Fifth stage. The resulting basic solution is checked for optimality (see the third stage). If it is optimal, then the calculations stop. Otherwise, it is necessary to find a new basic solution (the fourth stage), etc.
An example of solving optimization problems of linear programming by the simplex method
Let it be necessary to find the optimal plan for the production of two types of products (x1 and x2).
Source data:
Type of production | Resource consumption rate per unit of profit | Profit per unit of product | |
And | In | ||
1 | 5 | 8 | 7 |
2 | 20 | 4 | 3 |
Resource size | 20 | 36 |
Let’s build an optimization model
– resource limit A;
– Resource limit B.
Let’s bring the problem to the above canonical form. To do this, it is enough to enter additional variables X3 and X4. As a result, inequalities are transformed into strict equality.

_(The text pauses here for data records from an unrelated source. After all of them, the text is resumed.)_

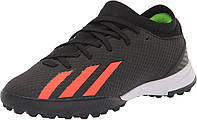Футбольные кроссовки adidas Unisex-Child X Speedportal.3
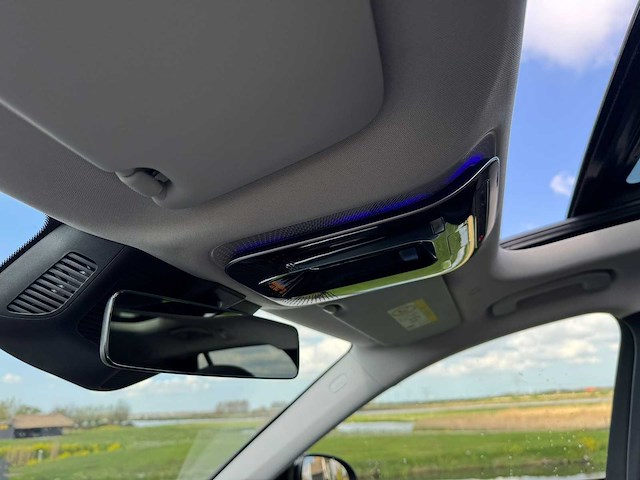 2023 mercedes-benz c-klasse estate 300 e lux. sport pano line jzd-99-s - afbeelding 13 van  20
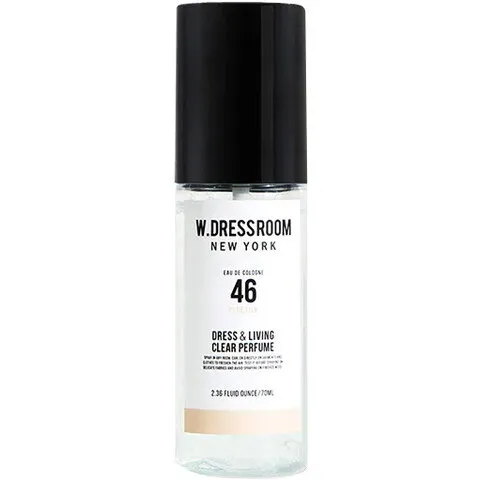 W.Dressroom #46 - Pure Lilly parfüm şişesi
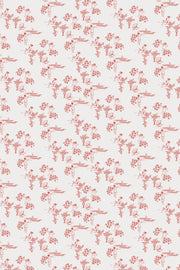Sisters Wallcovering by Papier - Canyon Glow
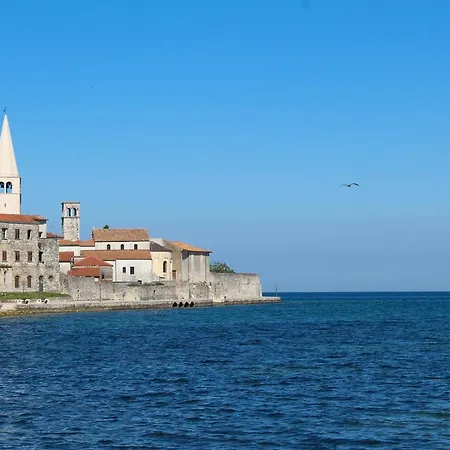Apartman Fiorella Porec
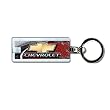 Chevy Logo Flashlight Key Chain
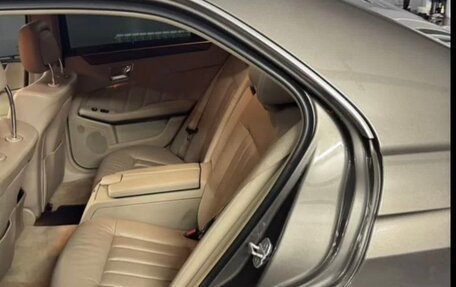 Mercedes-Benz E-Класс, 2009 год, 1 450 000 рублей, 13 фотография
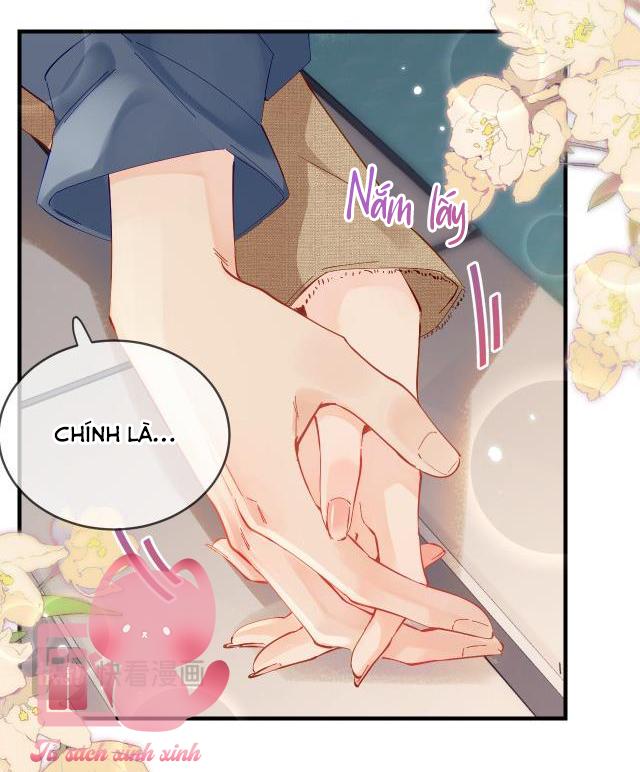 Vợ Chồng Siêu Sao Có Chút Ngọt - Chap 49 - Trang 31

Let’s build the original simplex table and find the initial basic solution. They will have additional variables, because they correspond to a single submatrix.
x3=20 and x4=36
Basic Variables | Free members (plan) | x1 | x2 | x3 | x4 |
x3 | 20 | 5 | 2 | 1 | 0 |
x4 | 36 | 8 | 4 | 0 | 1 |
Fj – Cj | 7 | 3 | 0 | 0 |
1st iteration. Find the general column and the general line:
max (7,3) = 7
The general element is 5.
Basic Variables | Free members (plan) | x1 | x2 | x3 | x4 |
x1 | 4 | 1 | 0.4 | 0.2 | 0 |
x4 | 4 | 0 | 0.8 | -1.6 | 1 |
Fj – Cj | 28 | 0 | 0.2 | -1.4 | 0 |
2nd iteration. The found basic solution is not optimal, because the series of estimates (Fj-Cj) contains one positive element. Find the general column and the general line:
max (0,0.3,-1.4,0) = 0.2
Basic Variables | Free members (plan) | x1 | x2 | x3 | x4 |
x1 | 2 | 1 | 0 | 1 | -0.5 |
x2 | 5 | 0 | 1 | -2 | 1.25 |
Fj – Cj | 29 | 0 | 0 | -1 | -0.25 |
The solution found is optimal, since all special estimates of the objective function Fj – Cj are zero or negative. F(x)=29 x1=2; x2=5.